» Given exercise 1
According to the page on the influence function, in which work was the influence function first introduced in the context of robust statistics?
» Given exercise 2
From the page on the influence function, retype the passage from "The code in" up to and including "and debugging models.".

» Page text
Skip to content

The Influence Function

The influence function

Warning

The code in the package pydvl.influence is experimental. Package structure and basic API are bound to change before v1.0.0

The influence function (IF) is a method to quantify the effect (influence) that each training point has on the parameters of a model, and by extension on any function thereof. In particular, it allows to estimate how much each training sample affects the error on a test point, making the IF useful for understanding and debugging models.

Alas, the influence function relies on some assumptions that can make their application difficult. Yet another drawback is that they require the computation of the inverse of the Hessian of the model wrt. its parameters, which is intractable for large models like deep neural networks. Much of the recent research tackles this issue using approximations, like a Neuman series (Agarwal et al., 2017)1, with the most successful solution using a low-rank approximation that iteratively finds increasing eigenspaces of the Hessian (Schioppa et al., 2022)2.

pyDVL implements several methods for the efficient computation of the IF for machine learning. In the examples we document some of the difficulties that can arise when using the IF.

Construction

First introduced in the context of robust statistics in (Hampel, 1974)3, the IF was popularized in the context of machine learning in (Koh and Liang, 2017)4.

» Provided data
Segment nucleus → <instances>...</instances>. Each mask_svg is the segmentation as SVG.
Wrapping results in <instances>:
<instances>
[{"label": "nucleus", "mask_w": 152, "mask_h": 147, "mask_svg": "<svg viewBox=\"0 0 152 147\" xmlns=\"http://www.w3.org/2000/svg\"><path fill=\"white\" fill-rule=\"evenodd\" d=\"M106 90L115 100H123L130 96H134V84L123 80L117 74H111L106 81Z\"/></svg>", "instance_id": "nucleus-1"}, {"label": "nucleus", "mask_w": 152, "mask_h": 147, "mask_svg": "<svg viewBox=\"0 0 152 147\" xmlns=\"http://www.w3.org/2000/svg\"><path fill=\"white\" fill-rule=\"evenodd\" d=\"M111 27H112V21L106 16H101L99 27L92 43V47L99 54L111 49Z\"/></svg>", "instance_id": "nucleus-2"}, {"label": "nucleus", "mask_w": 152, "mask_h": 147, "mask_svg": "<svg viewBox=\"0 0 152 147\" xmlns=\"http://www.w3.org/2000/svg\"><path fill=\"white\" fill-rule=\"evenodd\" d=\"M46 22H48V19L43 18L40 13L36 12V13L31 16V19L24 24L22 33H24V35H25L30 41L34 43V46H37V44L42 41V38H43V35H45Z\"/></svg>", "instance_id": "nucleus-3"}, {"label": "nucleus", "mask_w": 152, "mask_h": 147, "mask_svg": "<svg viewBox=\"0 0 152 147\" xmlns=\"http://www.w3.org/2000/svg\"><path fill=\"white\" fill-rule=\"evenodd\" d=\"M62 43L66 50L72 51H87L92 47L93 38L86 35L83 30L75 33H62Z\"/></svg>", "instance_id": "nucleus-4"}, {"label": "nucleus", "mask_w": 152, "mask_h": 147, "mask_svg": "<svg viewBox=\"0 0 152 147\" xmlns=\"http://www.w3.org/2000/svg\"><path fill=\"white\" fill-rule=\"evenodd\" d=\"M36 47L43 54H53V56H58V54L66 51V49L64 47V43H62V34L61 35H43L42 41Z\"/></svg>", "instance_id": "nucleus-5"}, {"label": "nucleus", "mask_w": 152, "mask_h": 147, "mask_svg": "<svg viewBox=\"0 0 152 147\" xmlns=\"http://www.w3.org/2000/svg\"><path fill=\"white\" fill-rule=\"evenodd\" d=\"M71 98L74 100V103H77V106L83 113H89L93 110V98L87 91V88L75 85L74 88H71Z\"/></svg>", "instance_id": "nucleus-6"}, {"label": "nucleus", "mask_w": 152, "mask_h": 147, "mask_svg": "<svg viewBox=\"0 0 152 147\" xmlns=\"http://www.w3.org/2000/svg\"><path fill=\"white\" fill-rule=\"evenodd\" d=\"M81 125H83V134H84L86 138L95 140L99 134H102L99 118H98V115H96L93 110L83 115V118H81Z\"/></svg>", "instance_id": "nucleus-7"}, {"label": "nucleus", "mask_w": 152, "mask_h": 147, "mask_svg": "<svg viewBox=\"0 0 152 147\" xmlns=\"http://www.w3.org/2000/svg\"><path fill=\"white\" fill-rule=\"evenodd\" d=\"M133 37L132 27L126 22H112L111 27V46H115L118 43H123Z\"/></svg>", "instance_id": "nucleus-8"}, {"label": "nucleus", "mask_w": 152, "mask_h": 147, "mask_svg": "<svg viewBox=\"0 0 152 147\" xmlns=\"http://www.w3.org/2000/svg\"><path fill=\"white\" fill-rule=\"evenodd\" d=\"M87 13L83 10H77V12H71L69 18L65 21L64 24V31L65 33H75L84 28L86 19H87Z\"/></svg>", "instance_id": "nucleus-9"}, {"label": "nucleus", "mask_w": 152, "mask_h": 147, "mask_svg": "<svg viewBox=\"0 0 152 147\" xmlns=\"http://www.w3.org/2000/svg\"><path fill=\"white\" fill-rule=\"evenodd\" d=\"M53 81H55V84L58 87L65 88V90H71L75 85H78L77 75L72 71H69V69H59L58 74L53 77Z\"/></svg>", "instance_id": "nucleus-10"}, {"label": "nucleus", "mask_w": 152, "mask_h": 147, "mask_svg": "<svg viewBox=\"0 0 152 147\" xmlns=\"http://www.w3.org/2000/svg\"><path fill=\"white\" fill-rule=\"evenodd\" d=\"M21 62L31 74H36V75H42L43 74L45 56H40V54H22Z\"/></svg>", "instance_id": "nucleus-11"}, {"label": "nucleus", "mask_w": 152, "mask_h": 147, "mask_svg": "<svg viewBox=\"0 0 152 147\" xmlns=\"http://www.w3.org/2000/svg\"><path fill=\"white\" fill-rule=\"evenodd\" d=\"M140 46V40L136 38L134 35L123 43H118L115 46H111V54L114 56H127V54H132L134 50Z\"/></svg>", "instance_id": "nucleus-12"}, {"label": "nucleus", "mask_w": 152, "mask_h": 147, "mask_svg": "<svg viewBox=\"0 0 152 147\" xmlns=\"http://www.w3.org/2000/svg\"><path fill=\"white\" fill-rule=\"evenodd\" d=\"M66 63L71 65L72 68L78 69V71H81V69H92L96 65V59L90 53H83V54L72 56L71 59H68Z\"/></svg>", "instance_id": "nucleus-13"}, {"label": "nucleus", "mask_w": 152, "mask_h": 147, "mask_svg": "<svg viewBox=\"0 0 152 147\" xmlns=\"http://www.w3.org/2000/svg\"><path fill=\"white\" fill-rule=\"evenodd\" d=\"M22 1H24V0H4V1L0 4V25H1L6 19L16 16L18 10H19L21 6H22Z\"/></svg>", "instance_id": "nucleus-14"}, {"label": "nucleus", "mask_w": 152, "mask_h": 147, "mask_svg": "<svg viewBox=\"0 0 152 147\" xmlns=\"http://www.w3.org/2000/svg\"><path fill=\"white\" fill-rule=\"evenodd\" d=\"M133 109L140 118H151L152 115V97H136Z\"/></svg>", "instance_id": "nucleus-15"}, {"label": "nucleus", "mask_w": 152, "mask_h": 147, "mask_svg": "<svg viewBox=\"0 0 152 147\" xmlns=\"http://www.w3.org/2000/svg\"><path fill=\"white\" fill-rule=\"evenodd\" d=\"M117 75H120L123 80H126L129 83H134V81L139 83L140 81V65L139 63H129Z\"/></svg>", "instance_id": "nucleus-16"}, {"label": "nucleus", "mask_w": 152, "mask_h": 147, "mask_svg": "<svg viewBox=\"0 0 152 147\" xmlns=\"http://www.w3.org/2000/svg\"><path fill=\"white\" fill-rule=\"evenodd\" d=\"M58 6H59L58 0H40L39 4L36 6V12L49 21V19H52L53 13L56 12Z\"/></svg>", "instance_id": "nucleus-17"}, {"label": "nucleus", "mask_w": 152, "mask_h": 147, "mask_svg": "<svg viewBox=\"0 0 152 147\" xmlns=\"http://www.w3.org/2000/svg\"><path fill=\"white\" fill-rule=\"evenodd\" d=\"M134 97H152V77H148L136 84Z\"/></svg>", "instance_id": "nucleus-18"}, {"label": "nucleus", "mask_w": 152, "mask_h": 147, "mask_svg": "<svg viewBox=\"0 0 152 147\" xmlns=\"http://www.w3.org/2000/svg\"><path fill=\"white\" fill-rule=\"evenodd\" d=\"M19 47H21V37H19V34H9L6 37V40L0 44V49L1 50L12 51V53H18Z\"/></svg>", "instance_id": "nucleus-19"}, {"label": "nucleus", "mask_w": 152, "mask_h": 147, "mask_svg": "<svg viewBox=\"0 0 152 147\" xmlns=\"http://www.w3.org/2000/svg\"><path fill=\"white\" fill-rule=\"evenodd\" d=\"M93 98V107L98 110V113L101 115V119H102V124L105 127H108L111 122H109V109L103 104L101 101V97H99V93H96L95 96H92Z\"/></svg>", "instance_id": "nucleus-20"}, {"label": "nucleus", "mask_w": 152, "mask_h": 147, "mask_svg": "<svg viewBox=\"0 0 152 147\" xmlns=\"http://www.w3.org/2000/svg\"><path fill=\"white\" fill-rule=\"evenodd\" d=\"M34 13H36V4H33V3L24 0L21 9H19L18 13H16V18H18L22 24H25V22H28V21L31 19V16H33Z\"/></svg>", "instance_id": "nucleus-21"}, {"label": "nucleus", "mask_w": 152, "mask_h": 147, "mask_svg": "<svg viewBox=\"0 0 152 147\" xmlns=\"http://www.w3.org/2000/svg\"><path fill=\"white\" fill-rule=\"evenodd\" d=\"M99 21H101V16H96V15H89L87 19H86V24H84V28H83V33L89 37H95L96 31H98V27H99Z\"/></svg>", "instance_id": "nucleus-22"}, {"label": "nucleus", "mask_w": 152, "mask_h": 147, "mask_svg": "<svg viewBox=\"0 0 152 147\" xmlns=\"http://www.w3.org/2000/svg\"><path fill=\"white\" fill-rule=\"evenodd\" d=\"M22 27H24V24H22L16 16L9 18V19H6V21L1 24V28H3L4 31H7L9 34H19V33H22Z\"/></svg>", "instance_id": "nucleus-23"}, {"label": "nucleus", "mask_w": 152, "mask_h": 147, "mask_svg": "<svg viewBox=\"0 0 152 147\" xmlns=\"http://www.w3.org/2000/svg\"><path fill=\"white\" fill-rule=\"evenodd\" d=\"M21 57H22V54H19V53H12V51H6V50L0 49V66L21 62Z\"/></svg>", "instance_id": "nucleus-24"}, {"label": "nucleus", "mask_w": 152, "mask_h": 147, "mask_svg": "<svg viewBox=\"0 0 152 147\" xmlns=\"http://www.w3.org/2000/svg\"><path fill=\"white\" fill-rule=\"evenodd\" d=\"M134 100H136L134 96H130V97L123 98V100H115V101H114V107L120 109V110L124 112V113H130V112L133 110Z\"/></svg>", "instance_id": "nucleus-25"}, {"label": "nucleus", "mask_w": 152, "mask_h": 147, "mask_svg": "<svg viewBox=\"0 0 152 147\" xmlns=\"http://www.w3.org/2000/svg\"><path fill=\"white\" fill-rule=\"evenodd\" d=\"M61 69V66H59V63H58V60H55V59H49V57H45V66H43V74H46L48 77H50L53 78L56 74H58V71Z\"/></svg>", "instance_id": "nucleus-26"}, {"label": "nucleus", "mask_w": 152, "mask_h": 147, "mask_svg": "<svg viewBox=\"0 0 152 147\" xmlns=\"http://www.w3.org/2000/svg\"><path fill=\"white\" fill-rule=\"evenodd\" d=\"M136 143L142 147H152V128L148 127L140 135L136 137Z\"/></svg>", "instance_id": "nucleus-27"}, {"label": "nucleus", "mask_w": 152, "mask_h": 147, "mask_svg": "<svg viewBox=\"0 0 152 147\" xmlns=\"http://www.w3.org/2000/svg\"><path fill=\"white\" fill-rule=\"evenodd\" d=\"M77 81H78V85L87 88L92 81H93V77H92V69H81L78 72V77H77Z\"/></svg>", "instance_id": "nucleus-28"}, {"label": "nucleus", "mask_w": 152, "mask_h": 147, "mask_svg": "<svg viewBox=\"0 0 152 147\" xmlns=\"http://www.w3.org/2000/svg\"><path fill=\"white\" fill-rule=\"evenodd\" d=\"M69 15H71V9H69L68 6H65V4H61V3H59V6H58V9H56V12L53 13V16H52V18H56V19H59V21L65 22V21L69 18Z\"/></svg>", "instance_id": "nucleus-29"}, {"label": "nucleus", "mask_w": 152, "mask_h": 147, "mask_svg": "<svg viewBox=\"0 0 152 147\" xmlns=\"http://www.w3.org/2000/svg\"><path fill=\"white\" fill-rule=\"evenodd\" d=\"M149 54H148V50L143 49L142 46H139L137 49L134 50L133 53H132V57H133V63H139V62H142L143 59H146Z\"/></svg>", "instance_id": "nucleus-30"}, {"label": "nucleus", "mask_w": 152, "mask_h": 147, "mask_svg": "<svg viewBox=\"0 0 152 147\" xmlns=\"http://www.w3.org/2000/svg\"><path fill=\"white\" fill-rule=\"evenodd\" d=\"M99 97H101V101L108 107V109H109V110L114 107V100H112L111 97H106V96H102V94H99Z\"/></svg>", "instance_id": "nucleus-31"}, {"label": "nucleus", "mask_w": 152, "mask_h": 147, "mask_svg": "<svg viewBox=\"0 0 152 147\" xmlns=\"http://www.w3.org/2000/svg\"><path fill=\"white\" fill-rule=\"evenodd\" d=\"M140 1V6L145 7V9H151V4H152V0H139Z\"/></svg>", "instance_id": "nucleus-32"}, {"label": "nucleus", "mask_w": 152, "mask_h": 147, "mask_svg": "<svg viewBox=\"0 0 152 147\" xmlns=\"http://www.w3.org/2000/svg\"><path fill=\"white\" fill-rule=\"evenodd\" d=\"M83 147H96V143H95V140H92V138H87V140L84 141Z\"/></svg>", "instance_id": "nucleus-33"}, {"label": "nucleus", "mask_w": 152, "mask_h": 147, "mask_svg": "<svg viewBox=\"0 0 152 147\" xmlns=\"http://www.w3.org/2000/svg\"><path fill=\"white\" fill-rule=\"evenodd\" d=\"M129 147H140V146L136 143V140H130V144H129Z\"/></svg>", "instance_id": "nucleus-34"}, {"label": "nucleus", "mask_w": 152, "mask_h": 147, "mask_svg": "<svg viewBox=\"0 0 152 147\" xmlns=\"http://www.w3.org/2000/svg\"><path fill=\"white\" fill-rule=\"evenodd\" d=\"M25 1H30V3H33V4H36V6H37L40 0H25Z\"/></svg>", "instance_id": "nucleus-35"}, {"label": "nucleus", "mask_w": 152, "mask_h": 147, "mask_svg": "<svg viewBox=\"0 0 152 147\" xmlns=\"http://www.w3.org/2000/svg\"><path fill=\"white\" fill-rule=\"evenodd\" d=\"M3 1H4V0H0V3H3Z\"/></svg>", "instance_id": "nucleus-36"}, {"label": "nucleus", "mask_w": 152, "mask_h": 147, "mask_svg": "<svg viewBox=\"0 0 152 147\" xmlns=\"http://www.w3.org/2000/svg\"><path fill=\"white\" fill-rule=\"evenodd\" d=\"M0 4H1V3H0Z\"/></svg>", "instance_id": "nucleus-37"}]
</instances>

» Full response 1
Hampel, 1974

» Full response 2
The code in the package pydvl.influence is experimental. Package structure and basic API are bound to change before v1.0.0

The influence function (IF) is a method to quantify the effect (influence) that each training point has on the parameters of a model, and by extension on any function thereof. In particular, it allows to estimate how much each training sample affects the error on a test point, making the IF useful for understanding and debugging models.